*Problem description*
Find the line containing "The data was". Retype it and every line after it through the end of the entries, exactly as written, with nothing added.

== Segment start ==

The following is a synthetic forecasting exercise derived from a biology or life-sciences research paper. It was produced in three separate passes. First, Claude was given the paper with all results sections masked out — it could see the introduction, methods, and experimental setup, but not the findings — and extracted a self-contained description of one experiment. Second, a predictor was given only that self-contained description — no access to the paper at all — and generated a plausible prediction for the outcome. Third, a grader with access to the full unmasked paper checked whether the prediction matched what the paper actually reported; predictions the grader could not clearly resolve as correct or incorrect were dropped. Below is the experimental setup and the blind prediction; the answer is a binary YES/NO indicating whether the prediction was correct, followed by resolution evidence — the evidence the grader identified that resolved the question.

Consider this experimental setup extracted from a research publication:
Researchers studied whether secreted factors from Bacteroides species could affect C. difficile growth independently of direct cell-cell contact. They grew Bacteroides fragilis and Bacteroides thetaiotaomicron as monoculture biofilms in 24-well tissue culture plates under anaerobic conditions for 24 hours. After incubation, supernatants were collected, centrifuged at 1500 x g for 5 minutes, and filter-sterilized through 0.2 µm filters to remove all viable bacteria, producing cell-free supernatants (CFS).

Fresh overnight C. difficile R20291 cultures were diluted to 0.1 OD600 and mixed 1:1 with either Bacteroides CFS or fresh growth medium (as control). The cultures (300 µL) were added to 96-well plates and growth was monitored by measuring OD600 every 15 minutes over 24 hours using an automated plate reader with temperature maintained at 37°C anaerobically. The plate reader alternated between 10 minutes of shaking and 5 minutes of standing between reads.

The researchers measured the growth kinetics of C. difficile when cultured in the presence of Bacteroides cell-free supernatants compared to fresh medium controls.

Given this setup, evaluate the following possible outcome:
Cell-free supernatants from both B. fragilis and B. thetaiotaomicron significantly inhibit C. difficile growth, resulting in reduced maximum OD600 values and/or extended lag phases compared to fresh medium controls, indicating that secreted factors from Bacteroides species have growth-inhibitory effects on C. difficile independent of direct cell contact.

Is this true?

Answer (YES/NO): NO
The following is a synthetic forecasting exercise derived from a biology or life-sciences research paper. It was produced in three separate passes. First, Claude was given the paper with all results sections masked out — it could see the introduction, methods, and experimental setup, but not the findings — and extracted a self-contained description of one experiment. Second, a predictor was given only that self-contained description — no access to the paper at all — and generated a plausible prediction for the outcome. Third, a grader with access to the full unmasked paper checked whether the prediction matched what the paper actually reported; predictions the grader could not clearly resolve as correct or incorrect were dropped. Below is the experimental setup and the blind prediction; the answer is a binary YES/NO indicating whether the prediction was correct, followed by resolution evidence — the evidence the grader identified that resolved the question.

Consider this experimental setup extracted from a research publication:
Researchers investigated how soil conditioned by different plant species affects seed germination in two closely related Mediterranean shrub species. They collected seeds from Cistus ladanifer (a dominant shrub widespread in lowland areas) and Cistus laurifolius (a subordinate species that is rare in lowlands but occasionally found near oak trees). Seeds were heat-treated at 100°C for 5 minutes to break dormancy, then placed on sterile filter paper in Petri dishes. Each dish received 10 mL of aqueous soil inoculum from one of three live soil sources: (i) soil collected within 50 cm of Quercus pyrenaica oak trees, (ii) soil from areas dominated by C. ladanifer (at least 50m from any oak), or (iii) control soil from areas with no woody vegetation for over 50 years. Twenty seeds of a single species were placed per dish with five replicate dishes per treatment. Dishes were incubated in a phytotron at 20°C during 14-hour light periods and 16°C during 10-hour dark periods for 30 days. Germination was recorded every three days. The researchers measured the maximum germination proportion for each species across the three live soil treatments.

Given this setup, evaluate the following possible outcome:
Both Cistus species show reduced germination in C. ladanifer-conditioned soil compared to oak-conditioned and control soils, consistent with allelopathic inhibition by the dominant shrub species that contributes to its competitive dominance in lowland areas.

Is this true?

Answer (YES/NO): NO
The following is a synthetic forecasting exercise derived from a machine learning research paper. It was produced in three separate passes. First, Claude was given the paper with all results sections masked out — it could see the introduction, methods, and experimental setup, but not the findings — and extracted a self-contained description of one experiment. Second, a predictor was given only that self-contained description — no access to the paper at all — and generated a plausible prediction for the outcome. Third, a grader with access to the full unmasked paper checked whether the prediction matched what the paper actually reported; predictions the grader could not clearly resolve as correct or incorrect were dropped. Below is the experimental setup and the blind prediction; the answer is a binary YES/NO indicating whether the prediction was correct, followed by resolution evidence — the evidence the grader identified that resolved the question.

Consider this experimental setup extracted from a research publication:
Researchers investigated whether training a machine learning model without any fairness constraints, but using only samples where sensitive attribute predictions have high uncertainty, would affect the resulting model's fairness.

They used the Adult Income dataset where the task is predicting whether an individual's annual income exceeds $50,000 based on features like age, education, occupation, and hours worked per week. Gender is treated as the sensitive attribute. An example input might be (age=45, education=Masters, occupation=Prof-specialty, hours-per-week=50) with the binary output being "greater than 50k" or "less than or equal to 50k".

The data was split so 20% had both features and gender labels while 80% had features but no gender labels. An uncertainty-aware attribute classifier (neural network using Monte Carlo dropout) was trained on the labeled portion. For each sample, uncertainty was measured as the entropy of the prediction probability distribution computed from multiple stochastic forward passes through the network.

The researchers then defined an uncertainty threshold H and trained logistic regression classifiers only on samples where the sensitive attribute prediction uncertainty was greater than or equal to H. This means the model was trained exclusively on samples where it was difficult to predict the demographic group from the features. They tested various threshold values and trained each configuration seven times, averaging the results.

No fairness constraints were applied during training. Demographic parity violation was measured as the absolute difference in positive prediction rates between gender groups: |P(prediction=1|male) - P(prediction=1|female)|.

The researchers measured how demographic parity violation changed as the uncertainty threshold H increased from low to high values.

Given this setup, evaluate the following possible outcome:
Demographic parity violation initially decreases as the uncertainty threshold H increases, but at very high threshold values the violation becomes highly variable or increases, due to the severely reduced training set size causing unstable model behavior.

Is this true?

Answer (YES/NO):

== Segment end ==

*Solution to this task*
The data was split so 20% had both features and gender labels while 80% had features but no gender labels. An uncertainty-aware attribute classifier (neural network using Monte Carlo dropout) was trained on the labeled portion. For each sample, uncertainty was measured as the entropy of the prediction probability distribution computed from multiple stochastic forward passes through the network.

The researchers then defined an uncertainty threshold H and trained logistic regression classifiers only on samples where the sensitive attribute prediction uncertainty was greater than or equal to H. This means the model was trained exclusively on samples where it was difficult to predict the demographic group from the features. They tested various threshold values and trained each configuration seven times, averaging the results.

No fairness constraints were applied during training. Demographic parity violation was measured as the absolute difference in positive prediction rates between gender groups: |P(prediction=1|male) - P(prediction=1|female)|.

The researchers measured how demographic parity violation changed as the uncertainty threshold H increased from low to high values.

Given this setup, evaluate the following possible outcome:
Demographic parity violation initially decreases as the uncertainty threshold H increases, but at very high threshold values the violation becomes highly variable or increases, due to the severely reduced training set size causing unstable model behavior.

Is this true?

Answer (YES/NO):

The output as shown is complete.